- TASK GOAL: Report every line of the entries below that contains the string "bbox", copying each such line in full.

- DATA SUPPLIED:

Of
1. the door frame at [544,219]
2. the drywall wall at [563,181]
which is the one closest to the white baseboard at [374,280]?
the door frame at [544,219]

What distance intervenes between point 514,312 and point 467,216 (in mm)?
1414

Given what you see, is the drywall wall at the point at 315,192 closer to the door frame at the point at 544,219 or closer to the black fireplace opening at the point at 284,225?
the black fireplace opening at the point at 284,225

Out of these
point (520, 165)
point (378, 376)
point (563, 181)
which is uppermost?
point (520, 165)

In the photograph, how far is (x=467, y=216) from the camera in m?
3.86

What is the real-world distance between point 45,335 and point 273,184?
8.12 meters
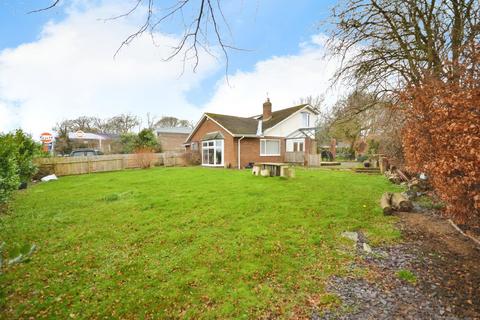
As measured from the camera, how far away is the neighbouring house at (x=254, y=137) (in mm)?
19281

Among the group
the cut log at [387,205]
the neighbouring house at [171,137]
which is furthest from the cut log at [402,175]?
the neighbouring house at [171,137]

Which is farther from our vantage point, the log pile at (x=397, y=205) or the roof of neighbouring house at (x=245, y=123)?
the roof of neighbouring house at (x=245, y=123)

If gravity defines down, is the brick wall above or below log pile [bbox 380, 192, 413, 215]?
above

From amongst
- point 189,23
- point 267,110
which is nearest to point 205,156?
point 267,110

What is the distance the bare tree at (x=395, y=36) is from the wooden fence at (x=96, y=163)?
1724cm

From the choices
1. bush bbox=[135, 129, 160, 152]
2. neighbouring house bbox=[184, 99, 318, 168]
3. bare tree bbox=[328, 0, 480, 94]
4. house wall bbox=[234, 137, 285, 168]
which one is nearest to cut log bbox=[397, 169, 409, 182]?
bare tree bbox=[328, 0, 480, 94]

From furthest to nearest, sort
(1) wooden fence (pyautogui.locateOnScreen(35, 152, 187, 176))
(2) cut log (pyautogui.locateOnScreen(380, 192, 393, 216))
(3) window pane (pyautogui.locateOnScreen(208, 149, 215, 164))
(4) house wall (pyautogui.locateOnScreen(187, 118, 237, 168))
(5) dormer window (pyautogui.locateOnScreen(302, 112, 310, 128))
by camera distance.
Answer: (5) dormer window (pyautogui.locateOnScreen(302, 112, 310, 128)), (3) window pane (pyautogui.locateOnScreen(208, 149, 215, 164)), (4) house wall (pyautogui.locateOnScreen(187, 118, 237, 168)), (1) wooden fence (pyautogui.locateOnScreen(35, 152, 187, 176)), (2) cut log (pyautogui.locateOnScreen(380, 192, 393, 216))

* * *

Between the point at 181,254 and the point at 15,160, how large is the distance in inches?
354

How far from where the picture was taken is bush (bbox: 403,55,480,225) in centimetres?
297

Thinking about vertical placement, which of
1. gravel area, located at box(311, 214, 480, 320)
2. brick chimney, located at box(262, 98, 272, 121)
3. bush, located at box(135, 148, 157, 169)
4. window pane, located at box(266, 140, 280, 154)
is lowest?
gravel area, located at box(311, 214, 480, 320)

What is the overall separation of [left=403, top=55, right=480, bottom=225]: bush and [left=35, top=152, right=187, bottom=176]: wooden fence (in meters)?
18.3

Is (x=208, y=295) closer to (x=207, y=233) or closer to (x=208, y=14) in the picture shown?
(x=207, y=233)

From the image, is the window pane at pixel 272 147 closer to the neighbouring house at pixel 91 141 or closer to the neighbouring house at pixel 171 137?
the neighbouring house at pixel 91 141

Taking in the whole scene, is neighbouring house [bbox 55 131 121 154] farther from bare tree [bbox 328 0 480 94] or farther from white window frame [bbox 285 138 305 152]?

- TASK ANSWER:
If gravity defines down, is the brick wall above or below log pile [bbox 380, 192, 413, 215]?
1. bush bbox=[135, 129, 160, 152]
2. neighbouring house bbox=[184, 99, 318, 168]
3. bare tree bbox=[328, 0, 480, 94]
4. house wall bbox=[234, 137, 285, 168]
which one is nearest to cut log bbox=[397, 169, 409, 182]?
bare tree bbox=[328, 0, 480, 94]
How far from where the picture was taken is bush (bbox: 403,55,480,225) in centimetres?
Taking in the whole scene, is neighbouring house [bbox 55 131 121 154] farther from bare tree [bbox 328 0 480 94] or farther from white window frame [bbox 285 138 305 152]?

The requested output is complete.